▸ **Work order**:
Decide whether each statement (a), (b) and (c) agrees with the text on bodily sensations. Answer yes or no for each, and quote the words of the text that settle it. (a) The text says that more sensations tend to become noticeable after attending to them for a while. (b) The text suggests keeping the eyes open when looking at bodily sensations. (c) The text says sensations hold less than the information we usually read from them.

▸ **Provided text**:
______________________________

The experience of our body

Having looked at our direct experience of sounds, (see Direct Experience of Sounds) how do bodily sensations compare? It’s another great chance to test the truth of our idea of an experiencer and an experience, another borderline to explore between concepts and direct sensory awareness.

If we close our eyes and “look inside” at the sensations there, we find that in terms of the body’s geography, we “know” what and where a sensation is. A tingling in my foot, an itch on my eyebrow, an indefinable feeling around my abdomen… It’s worth regularly returning to this focus on sensations, because it’s usually the case that after a time of listening to what’s there, more becomes apparent, rather like the way our eyes get used to the dark.

Start to watch some of these feelings in detail, see how strange and indescribable they are, once we drop the reductive labelling of ‘what’ or ‘where’. Notice too, the more subtle ones which are just the feeling of being alive. All sensations are inestimably richer than the mere information we are used to reading from them.

______________________________

▸ **Record set**:
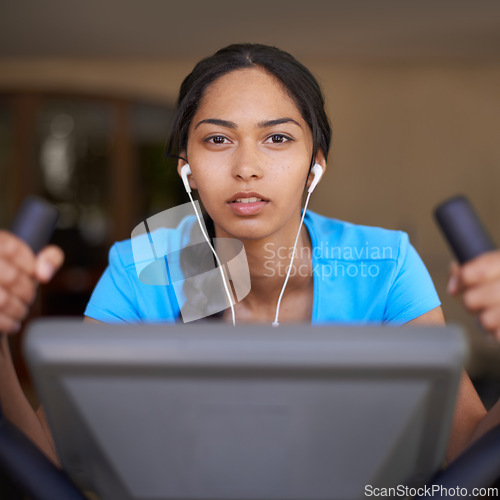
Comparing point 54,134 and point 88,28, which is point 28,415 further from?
point 54,134

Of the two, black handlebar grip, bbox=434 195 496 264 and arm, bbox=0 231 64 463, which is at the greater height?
black handlebar grip, bbox=434 195 496 264

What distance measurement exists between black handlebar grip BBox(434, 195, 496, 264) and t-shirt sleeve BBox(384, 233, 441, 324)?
557mm

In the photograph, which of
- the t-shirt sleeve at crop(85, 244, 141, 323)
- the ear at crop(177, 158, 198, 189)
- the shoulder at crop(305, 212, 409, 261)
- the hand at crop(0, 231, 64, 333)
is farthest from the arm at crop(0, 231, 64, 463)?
the shoulder at crop(305, 212, 409, 261)

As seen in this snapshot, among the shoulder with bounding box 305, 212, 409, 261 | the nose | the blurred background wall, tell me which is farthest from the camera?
the blurred background wall

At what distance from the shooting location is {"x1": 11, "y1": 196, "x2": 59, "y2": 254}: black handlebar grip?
583 millimetres

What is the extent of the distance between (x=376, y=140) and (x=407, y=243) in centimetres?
422

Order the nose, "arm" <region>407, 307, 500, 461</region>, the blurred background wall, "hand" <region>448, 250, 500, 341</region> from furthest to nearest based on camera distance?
the blurred background wall, the nose, "arm" <region>407, 307, 500, 461</region>, "hand" <region>448, 250, 500, 341</region>

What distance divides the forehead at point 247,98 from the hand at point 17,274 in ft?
2.08

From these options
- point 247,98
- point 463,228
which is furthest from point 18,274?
point 247,98

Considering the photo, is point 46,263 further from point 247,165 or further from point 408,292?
point 408,292

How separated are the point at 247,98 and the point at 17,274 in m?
0.71

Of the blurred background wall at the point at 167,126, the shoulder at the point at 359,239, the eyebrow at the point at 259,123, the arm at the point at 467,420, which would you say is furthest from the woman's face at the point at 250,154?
the blurred background wall at the point at 167,126

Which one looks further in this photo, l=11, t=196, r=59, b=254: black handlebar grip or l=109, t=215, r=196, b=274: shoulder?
l=109, t=215, r=196, b=274: shoulder

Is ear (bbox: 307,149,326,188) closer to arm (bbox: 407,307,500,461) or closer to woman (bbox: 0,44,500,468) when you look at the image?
woman (bbox: 0,44,500,468)
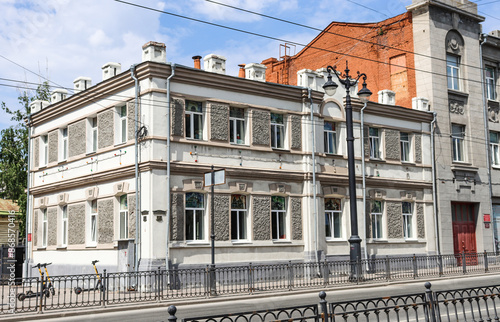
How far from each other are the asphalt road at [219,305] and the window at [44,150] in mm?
14604

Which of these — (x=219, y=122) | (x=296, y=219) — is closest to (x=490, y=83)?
(x=296, y=219)

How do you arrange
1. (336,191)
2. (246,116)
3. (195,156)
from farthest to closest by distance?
(336,191) < (246,116) < (195,156)


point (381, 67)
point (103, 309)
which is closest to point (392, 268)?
point (103, 309)

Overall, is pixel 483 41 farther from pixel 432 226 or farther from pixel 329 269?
pixel 329 269

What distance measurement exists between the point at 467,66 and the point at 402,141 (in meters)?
7.03

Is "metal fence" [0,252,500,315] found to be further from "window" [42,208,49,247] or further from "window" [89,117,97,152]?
"window" [89,117,97,152]

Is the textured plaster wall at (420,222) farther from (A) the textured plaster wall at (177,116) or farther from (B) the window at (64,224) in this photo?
(B) the window at (64,224)

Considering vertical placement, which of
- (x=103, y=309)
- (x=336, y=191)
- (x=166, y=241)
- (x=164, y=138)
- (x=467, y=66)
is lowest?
(x=103, y=309)

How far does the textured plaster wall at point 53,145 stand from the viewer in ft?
91.6

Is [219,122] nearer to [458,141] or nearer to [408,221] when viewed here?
[408,221]

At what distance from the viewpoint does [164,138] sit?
21969 millimetres

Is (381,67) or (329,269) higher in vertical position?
(381,67)

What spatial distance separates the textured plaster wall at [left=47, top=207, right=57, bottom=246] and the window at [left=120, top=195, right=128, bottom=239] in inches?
218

______________________________

▸ **Response area**:
(a) Yes: "after a time of listening to what’s there, more becomes apparent"
(b) No: "If we close our eyes and “look inside” at the sensations there"
(c) No: "All sensations are inestimably richer than the mere information we are used to reading from them."